Scores candidate options using weighted signal combination and selects the best one, with regime-adaptive weight switching.
Exhaustive grid search over the six-dimensional weight space, run independently for each regime.
Evaluation utilities including weight testing on labeled data and leave-one-out cross-validation for model selection.
Generates the submission CSV with golden transcription predictions, per-option WER scores, and a detailed signal scores CSV.
Produces a 2x3 analysis panel with golden option distribution, diversity histogram, regime accuracy comparison, weight visualization, signal comparison, and per-sample correctness scatter plot.
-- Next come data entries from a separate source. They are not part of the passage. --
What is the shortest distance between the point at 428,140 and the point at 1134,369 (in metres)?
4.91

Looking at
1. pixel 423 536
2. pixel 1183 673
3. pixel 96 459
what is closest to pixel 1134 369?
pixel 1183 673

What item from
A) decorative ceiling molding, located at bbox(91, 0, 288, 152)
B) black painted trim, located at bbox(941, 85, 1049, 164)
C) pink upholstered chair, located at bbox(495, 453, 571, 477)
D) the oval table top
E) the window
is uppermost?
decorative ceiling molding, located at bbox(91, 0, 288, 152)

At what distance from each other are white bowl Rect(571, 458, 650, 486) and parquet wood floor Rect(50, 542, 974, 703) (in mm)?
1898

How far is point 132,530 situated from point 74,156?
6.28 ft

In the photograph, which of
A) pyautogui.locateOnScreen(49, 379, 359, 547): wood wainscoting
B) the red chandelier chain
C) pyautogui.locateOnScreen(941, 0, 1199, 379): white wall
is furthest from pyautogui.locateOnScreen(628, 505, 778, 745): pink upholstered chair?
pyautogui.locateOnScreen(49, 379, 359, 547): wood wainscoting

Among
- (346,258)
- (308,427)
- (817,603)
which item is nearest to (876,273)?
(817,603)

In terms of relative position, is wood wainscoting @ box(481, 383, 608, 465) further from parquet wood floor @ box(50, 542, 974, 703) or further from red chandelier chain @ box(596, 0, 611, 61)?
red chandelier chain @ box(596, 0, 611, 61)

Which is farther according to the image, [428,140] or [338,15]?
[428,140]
Orchestrates the full end-to-end pipeline: data loading, audio download, dual ASR transcription, signal computation, regime detection, grid search optimization, LOO-CV, prediction, output, and visualization.
The original monolithic Kaggle submission notebook is preserved at:
notebooks/golden_transcription_sa.ipynb
This notebook contains the same logic as the modularized package, structured for direct execution on Kaggle with GPU runtime. It is kept as a reference and for reproducibility of the original submission.
| Metric | Value |
|---|---|
| Validation Accuracy | 47/49 (95.9%) |
| LOO-CV (Adaptive) | 47/49 (95.9%) |
| LOO-CV (Single) | 47/49 (95.9%) |
| Adaptive - Similar | 23/24 (95.8%) |
| Adaptive - Diverse | 24/25 (96.0%) |
| Weight | Similar Regime | Diverse Regime | Single Regime |
|---|---|---|---|
| whisper | 0.0 | 0.0 | 0.0 |
| seamless | 0.0 | 0.0 | 0.0 |
| consensus | -0.1 | -0.1 | -0.1 |
| fluency | -0.1 | 0.0 | -0.1 |
| quality | 0.1 | 0.1 | 0.1 |
| length | 0.0 | 0.0 | 0.0 |
| Option | Count |
|---|---|
| option_1 | 28 |
| option_2 | 24 |
| option_3 | 20 |
| option_4 | 15 |
| option_5 | 13 |
| Regime | Count |
|---|---|
| Similar | 42 |
| Diverse | 58 |
Diversity Threshold: 0.0678
Mode Selected: Adaptive two-regime
Dataset: Arabic_SA (100 samples, 49 labeled)
ASR Models: Whisper large-v3 + SeamlessM4T v2-large
Team Rocket
This project is provided for the Transcription Assessment challenge. See repository-level license for details.